By early October, daily watch time was growing well beyond our target rate. That’s when I knew we were going to make it. Still, I kept checking our watch time graph every day, seven days a week. When I was on vacation. When I was sick. And then, one glorious Monday that fall, I checked again—and saw that we’d hit a billion hours over the weekend. We’d achieved the stretch OKR many thought was impossible, ahead of schedule.

The next day, for the first time in more than three years, I did not check the graph.


Our landmark OKR had some unanticipated consequences. Through the four-year push to reach the billion hours of daily watch time, our daily views soared in parallel. Stretch OKRs tend to set powerful forces into motion, and you can never be sure where they’ll lead. Another big lesson, for me, was the importance of support from the top—from Susan, of course, but also from Larry and Sergey.

The founders weren’t personally enmeshed in YouTube’s business. They had no way to be certain we had chosen the best possible course, though I think they were happy it was ambitious and clear. But when lots of people in Google Search were openly skeptical about our OKR, both Larry and Sergey were willing to say onstage, “YouTube has this billion-hour goal, and they’re still working toward it, and I support that.” They gave us the autonomy we needed to meet the objective we’d set.

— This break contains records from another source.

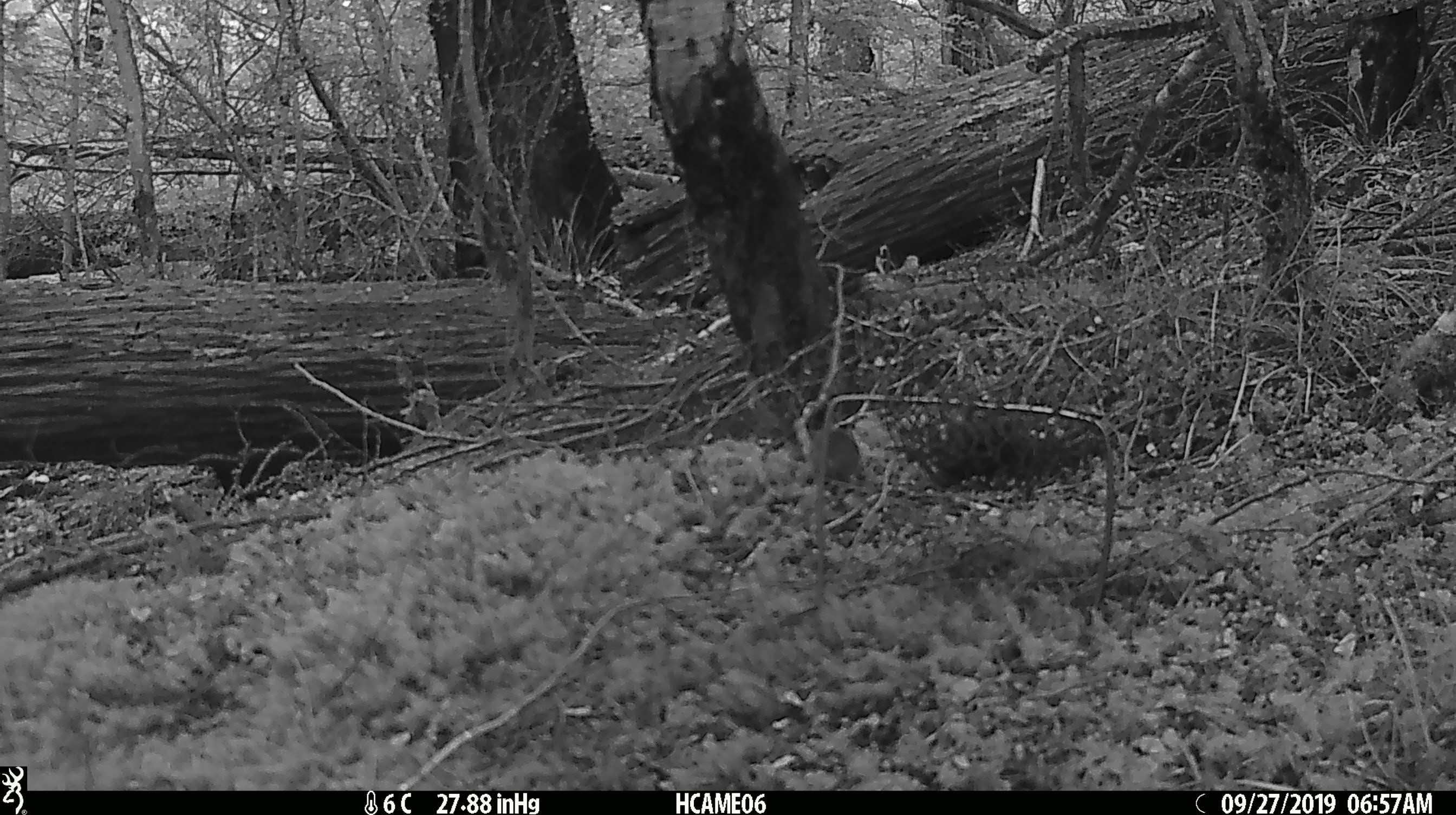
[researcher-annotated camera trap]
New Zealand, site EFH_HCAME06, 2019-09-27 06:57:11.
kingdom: Animalia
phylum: Chordata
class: Mammalia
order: Rodentia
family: Muridae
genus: Mus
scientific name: Mus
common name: mouse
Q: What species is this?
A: Mouse (Mus).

Susan Wojcicki celebrating YouTube’s tenth birthday, 2015.

Thinking Bigger

Susan: Aspirational goals can prompt a reset for the entire organization. In our case, it inspired infrastructure initiatives throughout YouTube. People started saying, “If we’re going to be that big, maybe we need to redesign our architecture. Maybe we need to redesign our storage.” It became a prod for the whole company to better prepare for the future. Everybody started thinking bigger.

Looking back, I doubt we could have reached the goal in four years without the process, structure, and clarity of that stretch OKR. In a fast-growing company, it’s a challenge to get everybody to align and focus around the same objective. People need a benchmark to know how they’re performing against it. The catch is to find the right one. The billion hours of daily watch time gave our tech people a North Star.

But nothing stays the same. In 2013, the watch-time metric was the best way to gauge the quality of the YouTube experience. Now we’re looking at other variables, from web-added videos and photos to viewer satisfaction and a focus on social responsibility. If you watch two videos for ten minutes apiece, the watch time is the same—but which one makes you happier?

So by the time this book is published, we may have found a whole new metric to grow by. As early as 2015, we began to advance beyond watch time by factoring user satisfaction into our recommended videos. By asking users about the content they found most satisfying, and measuring “likes” and “dislikes,” we could better ensure that they’d feel their time on YouTube was well spent. In 2017, we introduced a breaking news shelf on the homepage, which focused on surfacing the most prominent and relevant content from authoritative news sources. To this day, we are working to incorporate a broader array of new and meaningful signals into our recommendations. As our business grows, and YouTube’s role in society evolves, we will continue to hunt for the right metrics for our services—and with them, the right OKRs.